Perhaps, however, it is hard to expect academics to give
more than lip service to these alt-ac possibilities—which are employment and
career options for both them and for their students, I might point out—when the
MLA’s own annual house-organ styles itself Profession.
As far as the MLA is concerned, there is only one profession, or only one that
matters. Likewise, most academics, I’ve come to realize, are often not very
good at even seeing, much less thinking, outside of the university box, and so
I find myself telling stories like this one as often as I can, hoping without
much hope that the academic world, and the MLA, might find a way to value more
than one profession, to honor more than one knowledge generating enterprise. To
my mind, there should be greater cross-over and cross-participation:
booksellers and librarians should regularly be represented on MLA panels;
humanities scholars should seek—even demand—joint appointments in their
universities’ rare book rooms.

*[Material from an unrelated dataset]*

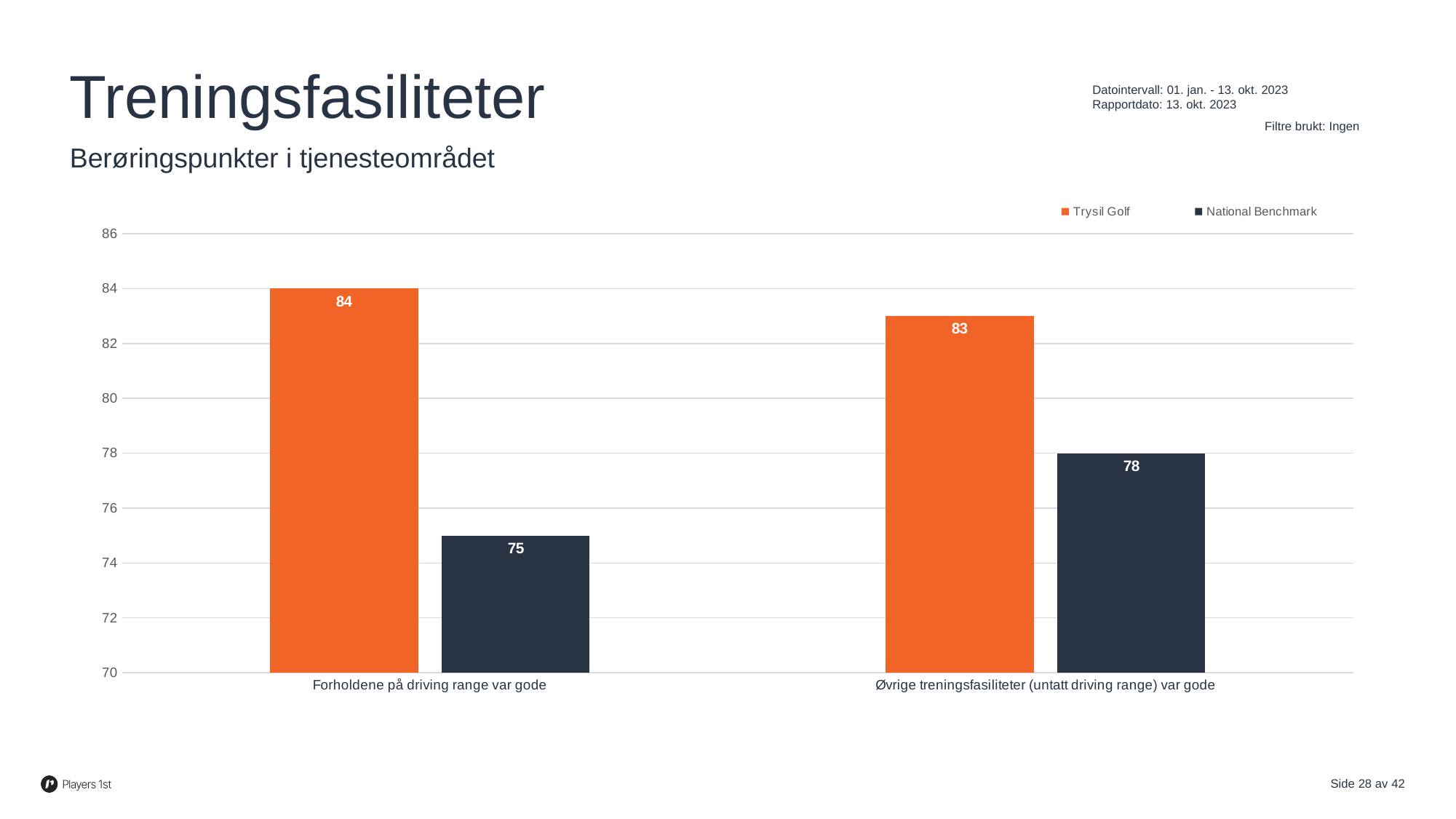
What is the Trysil Golf value for "Øvrige treningsfasiliteter (untatt driving range) var gode"? 83 How many categories are shown on the x axis? 2 Which is larger for "Øvrige treningsfasiliteter (untatt driving range) var gode": Trysil Golf or National Benchmark? Trysil Golf What is the National Benchmark value for "Øvrige treningsfasiliteter (untatt driving range) var gode"? 78 Which category has the lowest National Benchmark value? Forholdene på driving range var gode What is the Trysil Golf value for "Forholdene på driving range var gode"? 84 What kind of chart is shown on the slide? bar chart Is the National Benchmark value for "Forholdene på driving range var gode" greater or less than 80? less How many series does the legend list? 2 What is the difference between the Trysil Golf and National Benchmark values for "Forholdene på driving range var gode"? 9 What is the difference between the Trysil Golf and National Benchmark values for "Øvrige treningsfasiliteter (untatt driving range) var gode"? 5 What is the National Benchmark value for "Forholdene på driving range var gode"? 75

If there is a crisis in the humanities, it seems
to me, it is in part caused by the explicit and implicit messages that humanities
doctoral programs send to their students: that there is only one profession
that counts; that any sacrifice is worthwhile for the life of the mind; that
it’s better to work as an adjunct than to leave “the profession”; that
non-tenure-track teaching is a stage in one’s career, as if “graduating” to a
tenure line were automatic.
The refrain (if such a term is accurate) of the
Old English poem Deor, “Þæs
ofereode; þisses swa mæg,” is often loosely translated as if it simply
expressed the notion that “This too shall pass.” But of course, in the Old
English, the promise is only that it may pass, and for Deor himself, there is
no certainty at all that his current distress will reach any end while he
lives. The truth is that the crisis in the humanities is no more certain to pass
than Deor’s distress. Graduate students, after all, are canny enough to
recognize when their teachers give only lip service to the possibilities of
alt-ac employment, and thus graduate educators must learn to have an authentic
respect for the learning that goes on outside “the profession” before any real
solution to the crisis can be imagined.
Of course I sold my Crockett Almanac: I had put a lot of energy
and a lot of hours into learning about it, and I was able to turn my learning
into cash money: selling it it literally made my week. I find it odd, sometimes,
to recognize that my livelihood is now tied to the whims of the American
consumer (and the American consumer of luxury goods, no less!). But then again,
isn’t that, also, true of academics as well?